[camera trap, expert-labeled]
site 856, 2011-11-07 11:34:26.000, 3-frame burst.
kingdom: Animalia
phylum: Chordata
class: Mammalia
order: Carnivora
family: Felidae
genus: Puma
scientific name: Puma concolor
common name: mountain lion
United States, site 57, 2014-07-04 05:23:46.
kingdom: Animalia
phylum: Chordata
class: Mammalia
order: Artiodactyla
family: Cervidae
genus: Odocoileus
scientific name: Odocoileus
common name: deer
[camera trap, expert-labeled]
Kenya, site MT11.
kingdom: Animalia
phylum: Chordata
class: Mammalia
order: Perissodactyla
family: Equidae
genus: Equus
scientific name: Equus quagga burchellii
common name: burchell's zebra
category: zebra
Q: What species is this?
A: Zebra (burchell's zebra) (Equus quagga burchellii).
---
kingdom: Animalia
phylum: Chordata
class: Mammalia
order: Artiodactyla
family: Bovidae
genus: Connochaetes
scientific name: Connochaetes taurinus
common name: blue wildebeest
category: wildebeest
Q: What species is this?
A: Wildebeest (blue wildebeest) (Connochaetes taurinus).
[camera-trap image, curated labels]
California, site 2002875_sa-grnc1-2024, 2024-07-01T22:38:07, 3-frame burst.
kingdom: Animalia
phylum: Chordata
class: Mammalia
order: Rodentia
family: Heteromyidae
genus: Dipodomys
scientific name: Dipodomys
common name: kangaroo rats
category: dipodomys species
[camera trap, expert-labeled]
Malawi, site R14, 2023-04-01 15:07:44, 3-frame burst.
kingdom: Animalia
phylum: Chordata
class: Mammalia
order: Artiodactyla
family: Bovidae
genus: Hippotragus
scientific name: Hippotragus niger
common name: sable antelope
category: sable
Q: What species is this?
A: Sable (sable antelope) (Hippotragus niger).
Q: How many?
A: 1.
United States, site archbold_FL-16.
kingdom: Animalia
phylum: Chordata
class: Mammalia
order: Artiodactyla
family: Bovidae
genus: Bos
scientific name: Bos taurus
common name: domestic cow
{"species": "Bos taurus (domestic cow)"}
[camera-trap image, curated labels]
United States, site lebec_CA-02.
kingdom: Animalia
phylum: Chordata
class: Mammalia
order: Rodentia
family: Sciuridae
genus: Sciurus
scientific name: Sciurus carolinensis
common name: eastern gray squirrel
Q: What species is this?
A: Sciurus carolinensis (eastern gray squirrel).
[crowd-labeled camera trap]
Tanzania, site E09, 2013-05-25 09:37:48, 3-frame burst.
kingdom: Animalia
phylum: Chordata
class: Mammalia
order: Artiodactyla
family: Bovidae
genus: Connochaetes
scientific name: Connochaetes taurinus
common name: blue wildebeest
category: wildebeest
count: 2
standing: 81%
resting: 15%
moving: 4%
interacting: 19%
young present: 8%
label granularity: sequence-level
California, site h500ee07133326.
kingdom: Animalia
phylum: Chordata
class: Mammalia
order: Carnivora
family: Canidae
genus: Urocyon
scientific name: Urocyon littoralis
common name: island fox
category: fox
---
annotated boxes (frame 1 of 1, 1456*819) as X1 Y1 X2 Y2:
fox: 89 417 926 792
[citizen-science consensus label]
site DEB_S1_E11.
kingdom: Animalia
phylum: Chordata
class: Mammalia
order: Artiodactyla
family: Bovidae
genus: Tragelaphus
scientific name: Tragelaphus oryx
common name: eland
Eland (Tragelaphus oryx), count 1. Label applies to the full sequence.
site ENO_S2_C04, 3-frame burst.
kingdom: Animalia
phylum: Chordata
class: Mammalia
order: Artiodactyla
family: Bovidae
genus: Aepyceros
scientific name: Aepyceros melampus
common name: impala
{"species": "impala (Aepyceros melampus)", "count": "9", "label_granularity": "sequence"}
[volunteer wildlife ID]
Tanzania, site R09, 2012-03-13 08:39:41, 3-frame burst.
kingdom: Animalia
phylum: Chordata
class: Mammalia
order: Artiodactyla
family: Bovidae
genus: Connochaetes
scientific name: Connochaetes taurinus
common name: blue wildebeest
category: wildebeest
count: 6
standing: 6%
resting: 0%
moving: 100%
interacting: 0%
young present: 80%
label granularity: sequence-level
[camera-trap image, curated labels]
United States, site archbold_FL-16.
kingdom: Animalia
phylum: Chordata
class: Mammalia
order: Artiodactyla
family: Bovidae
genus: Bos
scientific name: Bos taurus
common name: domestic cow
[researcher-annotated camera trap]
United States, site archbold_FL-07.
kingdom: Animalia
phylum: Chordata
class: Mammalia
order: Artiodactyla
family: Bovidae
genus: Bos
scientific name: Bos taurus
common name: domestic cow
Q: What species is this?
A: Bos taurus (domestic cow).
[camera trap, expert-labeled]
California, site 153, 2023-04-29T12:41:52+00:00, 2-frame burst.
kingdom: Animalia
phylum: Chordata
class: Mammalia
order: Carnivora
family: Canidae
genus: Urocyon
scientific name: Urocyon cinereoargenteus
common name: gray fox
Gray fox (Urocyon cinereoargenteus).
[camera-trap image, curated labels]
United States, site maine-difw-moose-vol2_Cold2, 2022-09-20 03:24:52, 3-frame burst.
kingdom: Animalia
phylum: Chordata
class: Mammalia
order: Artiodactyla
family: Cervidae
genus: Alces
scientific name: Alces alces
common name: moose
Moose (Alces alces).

= Your assignment =
Output, exactly and in full, the lines from the start of the entries above through the line that contains "genus: Hippotragus".

= Response to this task =
[camera trap, expert-labeled]
site 856, 2011-11-07 11:34:26.000, 3-frame burst.
kingdom: Animalia
phylum: Chordata
class: Mammalia
order: Carnivora
family: Felidae
genus: Puma
scientific name: Puma concolor
common name: mountain lion
United States, site 57, 2014-07-04 05:23:46.
kingdom: Animalia
phylum: Chordata
class: Mammalia
order: Artiodactyla
family: Cervidae
genus: Odocoileus
scientific name: Odocoileus
common name: deer
[camera trap, expert-labeled]
Kenya, site MT11.
kingdom: Animalia
phylum: Chordata
class: Mammalia
order: Perissodactyla
family: Equidae
genus: Equus
scientific name: Equus quagga burchellii
common name: burchell's zebra
category: zebra
Q: What species is this?
A: Zebra (burchell's zebra) (Equus quagga burchellii).
---
kingdom: Animalia
phylum: Chordata
class: Mammalia
order: Artiodactyla
family: Bovidae
genus: Connochaetes
scientific name: Connochaetes taurinus
common name: blue wildebeest
category: wildebeest
Q: What species is this?
A: Wildebeest (blue wildebeest) (Connochaetes taurinus).
[camera-trap image, curated labels]
California, site 2002875_sa-grnc1-2024, 2024-07-01T22:38:07, 3-frame burst.
kingdom: Animalia
phylum: Chordata
class: Mammalia
order: Rodentia
family: Heteromyidae
genus: Dipodomys
scientific name: Dipodomys
common name: kangaroo rats
category: dipodomys species
[camera trap, expert-labeled]
Malawi, site R14, 2023-04-01 15:07:44, 3-frame burst.
kingdom: Animalia
phylum: Chordata
class: Mammalia
order: Artiodactyla
family: Bovidae
genus: Hippotragus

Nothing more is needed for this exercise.